Lifeforce: Special Edition on Blu-ray – The DVDfever Review


Lifeforce was a film I always wished I’d got round to seeing on video when I was a teenager because there was a naked woman on the front cover. Of course, even if I had, videos were almost always cropped to 4:3, so the full glorious visuals from Tobe Hooper would be severely compromised and it never seemed to get an airing on television, either.

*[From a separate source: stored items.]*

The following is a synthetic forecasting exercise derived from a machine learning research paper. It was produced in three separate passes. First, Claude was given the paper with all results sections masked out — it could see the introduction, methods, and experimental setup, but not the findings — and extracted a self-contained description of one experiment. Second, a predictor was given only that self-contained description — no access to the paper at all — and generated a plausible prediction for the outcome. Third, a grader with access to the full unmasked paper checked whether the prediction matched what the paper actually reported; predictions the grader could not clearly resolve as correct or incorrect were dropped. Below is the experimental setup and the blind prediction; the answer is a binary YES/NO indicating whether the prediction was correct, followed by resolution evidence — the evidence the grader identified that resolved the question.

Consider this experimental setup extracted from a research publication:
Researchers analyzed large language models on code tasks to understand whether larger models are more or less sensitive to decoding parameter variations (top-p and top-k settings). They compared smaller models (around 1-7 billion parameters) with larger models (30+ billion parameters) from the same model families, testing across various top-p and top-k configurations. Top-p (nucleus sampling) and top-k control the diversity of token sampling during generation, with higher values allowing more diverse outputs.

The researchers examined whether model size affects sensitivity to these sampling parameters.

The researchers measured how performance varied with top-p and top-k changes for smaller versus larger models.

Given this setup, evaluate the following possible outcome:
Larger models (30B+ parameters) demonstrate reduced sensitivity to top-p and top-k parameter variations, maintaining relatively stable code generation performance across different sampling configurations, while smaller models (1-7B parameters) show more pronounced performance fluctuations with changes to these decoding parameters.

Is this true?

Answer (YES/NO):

So, what better way for my debut viewing than for it to be on a Blu-ray Special Edition which features both the Theatrical and Director’s Cuts of the film. And the first thing I noticed, is that while this is a 2-disc package, Disc 1 is the Director’s Cut (aka “International Edition”), also containing the extras, while Disc 2 is the Theatrical Version. Usually, both are seamlessly-branched on the same disc. Oh well, not to worry – I watched the longer “International Edition”, anyway.

The English-staffed HMS Churchill sets off to investigate Halley’s Comet up close and personal, where they discover a 150-mile long rocket, seemingly hidden in the head of the comet. When they go into the belly of the beast, so to speak, it looks like a massive colon before they get to some weird ‘stomach’-looking thing. They find where all the occupants are seemingly dead, decide to take one with them, and then it looks like they’re in jeopardy while one of them comes across three human bodies held in suspended animation – one woman and two men, all of which are devoid of clothes.

Fast-forward 30 days later and the HMS Churchill hasn’t been responding to Ground Control, so the spaceship Columbia is sent up to intercept and take a look. This is the same spaceship Columbia which was also seen at the start of the film but then just seemed to disappear out of the script for reasons I couldn’t work out.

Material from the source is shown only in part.